PALLOTTINE COLLEGE: “Mater Admirabilis”
MILWAUKEE, WISCONSIN
On August 14, 1932, Srs. Germana (Germain) Kroetz, Lorenza Thum, Lidwina Leberle, and Edith Baeza arrived in Milwaukee. They found the convent ready for occupancy. Before beginning their work they took a ride to Lake Michigan. The lake was beautiful in August, and the sunset was breathtaking. In such beauty and peacefulness the sisters certainly couldn’t dream that before the year was over the temperature would drop from twenty-four to thirty degrees below zero! (F)
THE winter
The work of the sisters here was domestic work: cooking, laundry, and sewing. This was for the benefit of the Pallottine Fathers. The students were not included in the contract, which read as follows: “Each working sister will be paid an annual salary of $300. The sisters are to receive board from the Fathers.

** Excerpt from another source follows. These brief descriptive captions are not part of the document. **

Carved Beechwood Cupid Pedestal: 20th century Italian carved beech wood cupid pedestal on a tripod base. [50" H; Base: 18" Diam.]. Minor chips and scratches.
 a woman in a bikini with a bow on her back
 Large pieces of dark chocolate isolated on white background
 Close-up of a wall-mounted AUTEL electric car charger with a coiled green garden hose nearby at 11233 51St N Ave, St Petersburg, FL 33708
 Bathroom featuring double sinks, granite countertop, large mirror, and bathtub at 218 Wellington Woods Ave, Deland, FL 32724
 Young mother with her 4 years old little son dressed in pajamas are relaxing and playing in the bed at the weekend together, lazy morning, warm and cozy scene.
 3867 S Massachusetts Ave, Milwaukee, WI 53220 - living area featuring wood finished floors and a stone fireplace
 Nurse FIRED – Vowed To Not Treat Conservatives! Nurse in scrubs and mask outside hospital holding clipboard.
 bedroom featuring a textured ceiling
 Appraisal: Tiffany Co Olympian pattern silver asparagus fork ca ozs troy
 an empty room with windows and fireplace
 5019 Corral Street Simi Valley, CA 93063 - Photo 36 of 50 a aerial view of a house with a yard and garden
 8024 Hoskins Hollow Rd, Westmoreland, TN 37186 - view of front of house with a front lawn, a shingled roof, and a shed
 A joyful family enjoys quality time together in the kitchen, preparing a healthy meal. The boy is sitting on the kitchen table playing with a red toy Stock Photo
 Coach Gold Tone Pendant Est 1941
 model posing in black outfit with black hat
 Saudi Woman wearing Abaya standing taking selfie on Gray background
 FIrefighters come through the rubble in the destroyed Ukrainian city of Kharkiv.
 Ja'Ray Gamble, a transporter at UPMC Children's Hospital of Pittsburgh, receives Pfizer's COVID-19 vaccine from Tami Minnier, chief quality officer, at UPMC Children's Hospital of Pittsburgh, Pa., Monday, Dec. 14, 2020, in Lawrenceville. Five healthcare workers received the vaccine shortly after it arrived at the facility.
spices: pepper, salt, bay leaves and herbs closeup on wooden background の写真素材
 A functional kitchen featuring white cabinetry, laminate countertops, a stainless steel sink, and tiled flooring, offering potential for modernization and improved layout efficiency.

In return they will pay the fuel, electricity, and the ordinary small repairs of their home and premises.”
Milwaukee today
This arrangement proved to be satisfactory to both parties for thirteen years. Then in 1949, the Pallottine Fathers opened a new college in Madison, Wisconsin, and the sisters were no longer needed in Milwaukee. Those who labored in this apostolate spoke of their experiences in glowing terms.